Thursday, February 18, 2016

Data Science at Instacart

https://tech.instacart.com/data-science-at-instacart/

Data Science at Instacart

At Instacart, we are revolutionizing the way people buy groceries. We give busy professionals, parents and elderly back valuable time they don’t have to spend shopping. We also give flexible work opportunities to thousands of personal shoppers, and we extend the reach and sales volume for our hundreds of retail partners.
We work incredibly hard to make Instacart easy to use. Our site and app are intuitive – you fill your shopping cart, pick the hour you want delivery to occur in, and then the groceries are handed to you at your doorstep. But achieving this simplicity cost effectively at scale requires an enormous investment in engineering and data science.

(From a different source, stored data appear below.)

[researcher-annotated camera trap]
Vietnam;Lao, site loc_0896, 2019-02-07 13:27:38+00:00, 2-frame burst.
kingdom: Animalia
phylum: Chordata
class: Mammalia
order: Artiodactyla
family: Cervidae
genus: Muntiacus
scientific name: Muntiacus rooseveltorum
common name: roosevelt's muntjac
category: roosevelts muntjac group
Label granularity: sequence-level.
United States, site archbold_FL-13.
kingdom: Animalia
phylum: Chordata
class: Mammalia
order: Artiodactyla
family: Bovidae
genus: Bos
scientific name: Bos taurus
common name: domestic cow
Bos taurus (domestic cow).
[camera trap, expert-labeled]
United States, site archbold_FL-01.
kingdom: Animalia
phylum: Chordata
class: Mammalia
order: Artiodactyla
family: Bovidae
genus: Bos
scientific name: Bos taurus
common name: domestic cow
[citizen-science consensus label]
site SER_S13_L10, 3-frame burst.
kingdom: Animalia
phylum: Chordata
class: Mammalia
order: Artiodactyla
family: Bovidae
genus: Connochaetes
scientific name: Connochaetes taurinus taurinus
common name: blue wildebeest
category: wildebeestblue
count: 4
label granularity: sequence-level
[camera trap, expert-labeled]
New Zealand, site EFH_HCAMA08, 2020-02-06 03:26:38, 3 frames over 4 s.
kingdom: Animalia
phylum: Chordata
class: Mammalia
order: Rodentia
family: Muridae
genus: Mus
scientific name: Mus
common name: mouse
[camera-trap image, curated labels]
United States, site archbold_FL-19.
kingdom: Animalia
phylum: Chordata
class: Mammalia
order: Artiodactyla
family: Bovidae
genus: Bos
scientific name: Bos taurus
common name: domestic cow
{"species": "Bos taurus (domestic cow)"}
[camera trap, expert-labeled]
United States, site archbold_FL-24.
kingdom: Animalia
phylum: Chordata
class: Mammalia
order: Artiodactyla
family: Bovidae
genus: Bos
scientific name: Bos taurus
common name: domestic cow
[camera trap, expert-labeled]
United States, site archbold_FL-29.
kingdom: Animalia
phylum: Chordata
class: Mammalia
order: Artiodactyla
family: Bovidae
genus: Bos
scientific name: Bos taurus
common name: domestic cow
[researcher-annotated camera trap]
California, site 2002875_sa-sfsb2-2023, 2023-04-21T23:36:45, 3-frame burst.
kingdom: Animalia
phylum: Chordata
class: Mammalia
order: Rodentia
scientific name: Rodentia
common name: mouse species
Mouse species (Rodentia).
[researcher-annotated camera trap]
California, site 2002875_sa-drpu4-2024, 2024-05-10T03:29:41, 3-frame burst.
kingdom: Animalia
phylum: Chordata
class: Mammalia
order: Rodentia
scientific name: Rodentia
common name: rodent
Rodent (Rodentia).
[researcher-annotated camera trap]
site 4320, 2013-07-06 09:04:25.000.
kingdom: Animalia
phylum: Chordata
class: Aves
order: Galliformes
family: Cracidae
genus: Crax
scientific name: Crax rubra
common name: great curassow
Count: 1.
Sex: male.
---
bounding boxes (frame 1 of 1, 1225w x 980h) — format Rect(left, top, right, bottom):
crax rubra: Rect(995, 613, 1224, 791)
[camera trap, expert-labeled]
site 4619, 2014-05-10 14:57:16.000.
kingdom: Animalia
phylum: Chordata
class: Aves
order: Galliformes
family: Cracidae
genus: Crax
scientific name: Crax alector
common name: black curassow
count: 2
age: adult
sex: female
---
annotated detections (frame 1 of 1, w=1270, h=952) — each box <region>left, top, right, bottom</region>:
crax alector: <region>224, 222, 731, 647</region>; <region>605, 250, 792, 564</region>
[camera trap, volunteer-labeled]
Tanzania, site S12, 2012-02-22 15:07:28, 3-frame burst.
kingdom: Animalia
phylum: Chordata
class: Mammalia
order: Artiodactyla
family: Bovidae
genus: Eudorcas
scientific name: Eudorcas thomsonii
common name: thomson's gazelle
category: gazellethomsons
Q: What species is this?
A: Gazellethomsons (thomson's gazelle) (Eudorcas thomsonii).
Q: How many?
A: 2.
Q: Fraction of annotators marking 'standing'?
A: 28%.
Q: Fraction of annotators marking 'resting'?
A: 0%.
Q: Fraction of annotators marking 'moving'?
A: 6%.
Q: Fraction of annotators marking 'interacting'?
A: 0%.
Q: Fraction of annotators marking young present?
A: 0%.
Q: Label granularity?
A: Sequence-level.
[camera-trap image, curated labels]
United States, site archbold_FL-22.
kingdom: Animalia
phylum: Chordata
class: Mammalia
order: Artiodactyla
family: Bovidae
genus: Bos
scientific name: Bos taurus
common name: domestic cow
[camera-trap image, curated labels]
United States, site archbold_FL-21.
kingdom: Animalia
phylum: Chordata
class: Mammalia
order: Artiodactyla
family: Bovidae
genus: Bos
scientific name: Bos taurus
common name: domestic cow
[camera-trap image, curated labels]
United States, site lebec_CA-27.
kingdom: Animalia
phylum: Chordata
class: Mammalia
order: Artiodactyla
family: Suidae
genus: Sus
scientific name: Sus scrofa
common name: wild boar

What are a few of the teams where data science plays a critical role at Instacart?

Fulfillment
At its core, Instacart is a real-time logistics platform. We are in the business of moving goods from A (a store) to B (your front door) as efficiently and predictably as we can. At any given time, for every market we operate in, we can have thousands of customers expecting delivery in the coming hours. We also can have thousands of shoppers actively working or waiting to be dispatched through our mobile shopper application.
Our fulfillment algorithm decides in real time how to route those shoppers to store locations to pick groceries and deliver them to customers’ door-steps in as little as one hour. We re-compute this optimization every minute, because the world is constantly changing. We have to balance speed (some shoppers shop faster, some stores are less busy) with efficiency (can we deliver multiple orders simultaneously) with quality (does the customer get the exact groceries they want) and timeliness (is the order delivered within the hour it is due – no earlier, no later).
Example of near-optimal combinations of orders for our drivers to deliver (noise added to addresses to protect privacy)
Example of near-optimal combinations of orders for our drivers to deliver (noise added to addresses to protect privacy)
Optimizing multiple objectives while routing thousands of shoppers every minute to fulfill millions of orders is a tremendous data science challenge.

Supply & Demand
Instacart operates a very dynamic and complex fulfillment marketplace. Our consumers place orders (demand) and our shoppers fulfill those orders (supply) in as little as an hour. If supply exceeds demand in a market, we lose money and reduce shopper happiness due to shoppers sitting idle. If instead demand exceeds supply in a market, we lose revenue and customers due to limited availability and busy pricing. Our shoppers work with us to make money, and so they will only be happy if they’re able to keep busy. On the other side, our customers change their lifestyles because of our product, and so we need to be there for them when they want us.
Jeremy and Morgane discussing demand forecasting
Jeremy and Morgane discussing demand forecasting
Balancing supply and demand requires sophisticated systems for forecasting customer and shopper behavior down to individual store locations by hour of day many days into the future. We then create staffing plans that blend multiple different labor role types to optimize our efficiency while ensuring high availability for our customers. This is made even more challenging by the many different queues we must manage across stores and division of labor. Then in real time, we have to estimate our capacity for orders every time a user visits our site or one of our apps, and then dynamically control availability and busy pricing to smooth demand and create the optimal customer experience.
These systems operate over multiple time horizons, have to solve for multiple competing objectives, and control for many erratic sources of variation (shopper behavior, weather, special events, etc.). We will always have huge opportunities to make improvements here.
Search & Personalization
Instacart isn’t just grocery delivery, we’re creating a better grocery shopping experience. A majority of grocery shopping is about finding the food on your list. In a traditional grocery store, the search engine is the customer’s two feet. At Instacart, it’s a massive algorithm that can mine billions of searches to ensure every product a customer wants is at the edge of their fingertips.
At a physical grocery store, you have to discover new products on your own. But at Instacart, we can curate the experience for you through personalization. What could be more personal than food? We have an intimate relationship with it every day – we put it in our bodies! As much as movie recommendations were critical to the success of Netflix, so too are product recommendations critical to Instacart.
The search team - Sharath, Vincent, Raj and Jon from left
The search team – Sharath, Vincent, Raj and Jon from left
Our consumers order large basket sizes of diverse foods over and over and over again from us. We have more density on our user behavior than any e-commerce company I have ever seen. We are just beginning to use that data to provide incredibly valuable personalized experiences for our users on Instacart in search, in product discovery and in suggestions we make to our users. We A/B test everything, and are thinking really hard about the long term impacts of our changes.
Through investments in search and personalization, Instacart has the opportunity to go beyond convenience in shopping online, and into a future where everyone finds more food they love faster.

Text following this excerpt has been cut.